One of the pleasures of dealing in ukiyo-e is to handle hosho on a daily basis and it is a fact that paper making was already established and used for every imaginable purpose in China and Japan well before Guttenberg was printing the Bible on some of the first western handmade paper.


Hosho, used for printmaking, was manufactured in Echizen and a short- fibred variety of kozo called Nasu Kozo was used. Sumptuous hosho is found on many Harunubu prints and also surimono where a thicker paper was needed to better show off blind printing and where editions were small. Paper is discernably thinner on most Hiroshige sets. Besides kozo, Mitsumata and Gampi fibres were used for paper making but kozo was found to be the most suitable for print making coming from the mulberry family. The trees – in fact one year old sprouts from old stumps – were harvested in December, consequently paper making was an occupation that didn’t interfere with summer farming and the cold weather conditions were also better suited to making paper. The inner white bark of the kozo branches was used to make the bast and this was obtained by steaming the branches and stripping the black and green bark away. The fibre was then boiled in an alkali potash solution to remove the lignin and pectin leaving primarily cellulose fibre. Foreign particles were laboriously removed in cold water (not always successfully as they are found sometimes on 19th century landscapes) The fibre was then beaten or rather loosened to obtain the bast. A mould (su- made of hundreds of rounded bamboo splints woven together with silk threads) was lowered into the vat of bast plus water and a viscous solution of neri (roots from the tororo plant soaked and pounded) to aid formation . An occasional heavier splint gave strength to the mould and this is what is seen when paper is held to the light producing a thinner paper along these strengtheners. Lack of these can be an indication of a later facsimile when machine made paper was used.

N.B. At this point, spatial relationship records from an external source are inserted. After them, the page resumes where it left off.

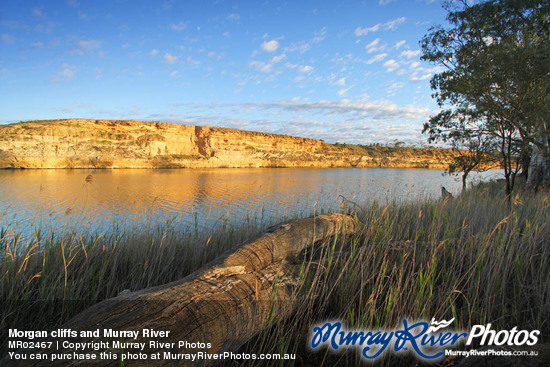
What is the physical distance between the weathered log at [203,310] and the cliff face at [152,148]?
23406 mm

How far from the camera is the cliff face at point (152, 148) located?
33.2 m

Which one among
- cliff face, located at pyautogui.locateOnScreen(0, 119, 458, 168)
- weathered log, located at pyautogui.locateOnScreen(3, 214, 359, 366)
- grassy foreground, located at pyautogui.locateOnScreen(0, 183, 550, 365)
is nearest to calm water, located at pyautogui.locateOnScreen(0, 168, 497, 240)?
grassy foreground, located at pyautogui.locateOnScreen(0, 183, 550, 365)

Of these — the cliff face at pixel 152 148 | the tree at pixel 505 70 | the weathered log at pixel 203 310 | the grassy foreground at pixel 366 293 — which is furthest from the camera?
the cliff face at pixel 152 148

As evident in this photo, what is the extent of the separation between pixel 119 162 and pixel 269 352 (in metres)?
43.8

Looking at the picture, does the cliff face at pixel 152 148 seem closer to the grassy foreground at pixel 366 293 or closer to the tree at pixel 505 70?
→ the tree at pixel 505 70

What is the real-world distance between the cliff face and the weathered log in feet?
76.8

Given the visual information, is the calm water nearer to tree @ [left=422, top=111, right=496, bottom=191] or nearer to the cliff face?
tree @ [left=422, top=111, right=496, bottom=191]

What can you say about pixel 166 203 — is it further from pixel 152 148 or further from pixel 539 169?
pixel 152 148

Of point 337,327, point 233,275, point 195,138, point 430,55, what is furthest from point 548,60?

For ukiyoe, and especially during the 19th century, a white clay was added to the stock in the vat to lighten the paper and this can cause white blotches to appear over time and are often seen on 19th century landscapes.


The couched paper formed on the su was rolled onto a stack of sheets and very delicately pressed so that the pile weeped. After pressing and parting, the sheets were brushed onto a smooth wooden surface for drying. This gives hosho two distinct sides which can be seen with the eye.


Although print sizes were to some degree determined by the size of the hosho sheets, the primary factor governing formats were the regular government edicts that limited size and thickness.